### Instructions to follow
Gather every line in the records that contains the word "picture" and copy each one in full.

### Listed records

'''

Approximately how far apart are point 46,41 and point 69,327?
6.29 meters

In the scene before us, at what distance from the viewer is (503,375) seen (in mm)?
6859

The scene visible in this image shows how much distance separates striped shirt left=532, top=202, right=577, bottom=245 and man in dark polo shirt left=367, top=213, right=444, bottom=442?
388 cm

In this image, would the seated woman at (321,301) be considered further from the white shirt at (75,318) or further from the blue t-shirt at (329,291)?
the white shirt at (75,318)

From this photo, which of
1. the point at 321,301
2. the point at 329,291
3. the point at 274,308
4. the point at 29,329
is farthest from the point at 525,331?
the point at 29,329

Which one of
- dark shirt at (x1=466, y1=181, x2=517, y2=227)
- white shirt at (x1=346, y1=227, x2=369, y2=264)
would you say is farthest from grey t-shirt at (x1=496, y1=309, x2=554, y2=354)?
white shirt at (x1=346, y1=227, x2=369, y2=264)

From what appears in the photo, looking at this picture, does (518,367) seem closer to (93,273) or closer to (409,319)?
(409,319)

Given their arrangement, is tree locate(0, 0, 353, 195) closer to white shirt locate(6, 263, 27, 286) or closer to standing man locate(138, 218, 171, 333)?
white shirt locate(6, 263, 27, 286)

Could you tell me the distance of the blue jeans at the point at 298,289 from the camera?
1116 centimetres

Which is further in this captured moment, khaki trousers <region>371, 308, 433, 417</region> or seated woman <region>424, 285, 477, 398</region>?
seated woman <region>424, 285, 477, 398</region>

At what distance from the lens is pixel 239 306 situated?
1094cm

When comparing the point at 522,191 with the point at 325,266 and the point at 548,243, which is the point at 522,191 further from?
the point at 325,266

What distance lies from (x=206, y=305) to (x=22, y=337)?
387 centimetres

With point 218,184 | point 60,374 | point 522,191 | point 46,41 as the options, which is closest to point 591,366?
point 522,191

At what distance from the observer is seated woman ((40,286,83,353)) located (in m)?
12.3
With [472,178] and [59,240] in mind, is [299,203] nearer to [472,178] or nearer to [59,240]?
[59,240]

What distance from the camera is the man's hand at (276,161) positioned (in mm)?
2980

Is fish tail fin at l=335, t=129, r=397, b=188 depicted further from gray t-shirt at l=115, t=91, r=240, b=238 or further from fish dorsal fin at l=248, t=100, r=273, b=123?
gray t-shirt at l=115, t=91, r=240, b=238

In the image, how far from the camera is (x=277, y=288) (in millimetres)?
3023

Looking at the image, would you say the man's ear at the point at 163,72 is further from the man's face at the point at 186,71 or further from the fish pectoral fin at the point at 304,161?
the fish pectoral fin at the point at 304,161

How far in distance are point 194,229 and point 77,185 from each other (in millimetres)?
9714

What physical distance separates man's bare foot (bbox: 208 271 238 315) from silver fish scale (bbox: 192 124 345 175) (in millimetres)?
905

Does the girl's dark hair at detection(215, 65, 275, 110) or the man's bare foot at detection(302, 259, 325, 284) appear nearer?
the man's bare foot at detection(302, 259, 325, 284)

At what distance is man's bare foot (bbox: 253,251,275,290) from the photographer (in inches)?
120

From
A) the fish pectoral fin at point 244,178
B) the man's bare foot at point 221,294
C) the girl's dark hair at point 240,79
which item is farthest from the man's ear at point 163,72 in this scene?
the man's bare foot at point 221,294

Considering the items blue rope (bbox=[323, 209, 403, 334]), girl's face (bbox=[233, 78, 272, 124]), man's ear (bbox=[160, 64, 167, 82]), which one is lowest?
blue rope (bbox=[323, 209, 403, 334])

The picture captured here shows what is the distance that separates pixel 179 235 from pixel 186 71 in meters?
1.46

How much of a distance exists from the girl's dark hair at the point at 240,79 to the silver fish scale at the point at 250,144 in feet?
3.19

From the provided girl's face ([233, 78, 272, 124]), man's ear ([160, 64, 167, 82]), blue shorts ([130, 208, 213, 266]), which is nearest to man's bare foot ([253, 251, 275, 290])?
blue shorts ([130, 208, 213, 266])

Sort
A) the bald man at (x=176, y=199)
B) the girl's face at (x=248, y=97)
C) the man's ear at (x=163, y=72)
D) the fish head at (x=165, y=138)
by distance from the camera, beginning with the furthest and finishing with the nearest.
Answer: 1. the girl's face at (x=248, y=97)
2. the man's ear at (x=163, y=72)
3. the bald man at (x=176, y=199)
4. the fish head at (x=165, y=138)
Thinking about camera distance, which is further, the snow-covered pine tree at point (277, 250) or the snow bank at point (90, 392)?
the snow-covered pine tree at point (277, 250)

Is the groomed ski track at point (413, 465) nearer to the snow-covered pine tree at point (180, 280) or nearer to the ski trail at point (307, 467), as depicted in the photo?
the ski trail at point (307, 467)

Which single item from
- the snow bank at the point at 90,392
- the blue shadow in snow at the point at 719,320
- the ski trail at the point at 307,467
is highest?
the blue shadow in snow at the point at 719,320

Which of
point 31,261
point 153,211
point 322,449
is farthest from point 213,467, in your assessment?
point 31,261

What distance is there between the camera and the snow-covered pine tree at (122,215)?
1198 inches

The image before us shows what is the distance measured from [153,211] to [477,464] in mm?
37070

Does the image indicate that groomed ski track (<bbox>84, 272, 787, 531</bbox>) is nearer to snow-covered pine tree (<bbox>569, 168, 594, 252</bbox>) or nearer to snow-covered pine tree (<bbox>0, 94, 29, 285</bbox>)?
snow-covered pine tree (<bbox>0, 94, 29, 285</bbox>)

'''
'''

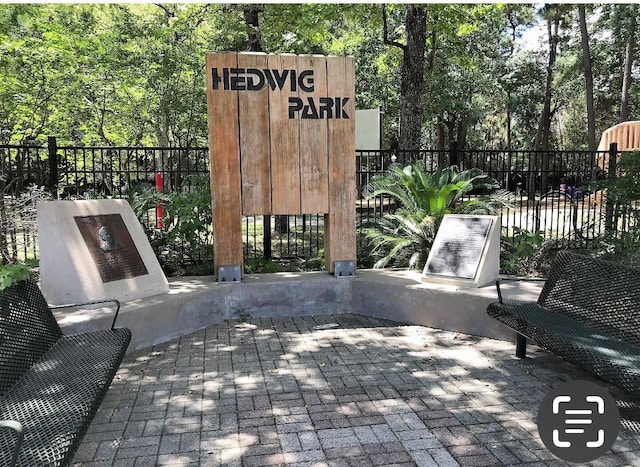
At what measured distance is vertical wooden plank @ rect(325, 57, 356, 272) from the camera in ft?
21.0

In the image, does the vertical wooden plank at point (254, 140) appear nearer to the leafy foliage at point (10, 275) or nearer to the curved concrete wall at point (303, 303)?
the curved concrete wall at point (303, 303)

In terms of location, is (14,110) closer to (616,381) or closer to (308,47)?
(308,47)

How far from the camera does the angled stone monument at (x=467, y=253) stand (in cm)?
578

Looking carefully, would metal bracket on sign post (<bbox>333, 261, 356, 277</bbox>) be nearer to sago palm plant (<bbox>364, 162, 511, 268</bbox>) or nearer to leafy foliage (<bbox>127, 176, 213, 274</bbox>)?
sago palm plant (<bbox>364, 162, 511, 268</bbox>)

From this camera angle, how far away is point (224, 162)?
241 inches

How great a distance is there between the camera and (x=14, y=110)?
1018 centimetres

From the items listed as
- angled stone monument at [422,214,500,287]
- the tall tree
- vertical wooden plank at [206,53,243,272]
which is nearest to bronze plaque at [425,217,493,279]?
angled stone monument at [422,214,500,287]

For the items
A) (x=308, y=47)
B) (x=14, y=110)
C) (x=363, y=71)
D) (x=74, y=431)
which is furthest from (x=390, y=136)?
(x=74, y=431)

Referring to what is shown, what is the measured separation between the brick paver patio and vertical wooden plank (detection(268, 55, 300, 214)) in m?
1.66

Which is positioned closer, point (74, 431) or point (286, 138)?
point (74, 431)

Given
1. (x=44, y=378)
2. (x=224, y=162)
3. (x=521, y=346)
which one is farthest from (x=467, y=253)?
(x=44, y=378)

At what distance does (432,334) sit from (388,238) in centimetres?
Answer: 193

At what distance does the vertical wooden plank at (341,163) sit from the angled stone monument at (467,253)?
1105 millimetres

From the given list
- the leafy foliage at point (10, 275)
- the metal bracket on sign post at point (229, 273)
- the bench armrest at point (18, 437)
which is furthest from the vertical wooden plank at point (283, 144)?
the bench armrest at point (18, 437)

'''

### Result of this task
From what appears in the photo, looking at this picture, does (518,367) seem closer to (93,273) or closer to (409,319)?
The picture captured here shows what is the distance that separates pixel 179 235 from pixel 186 71 in meters?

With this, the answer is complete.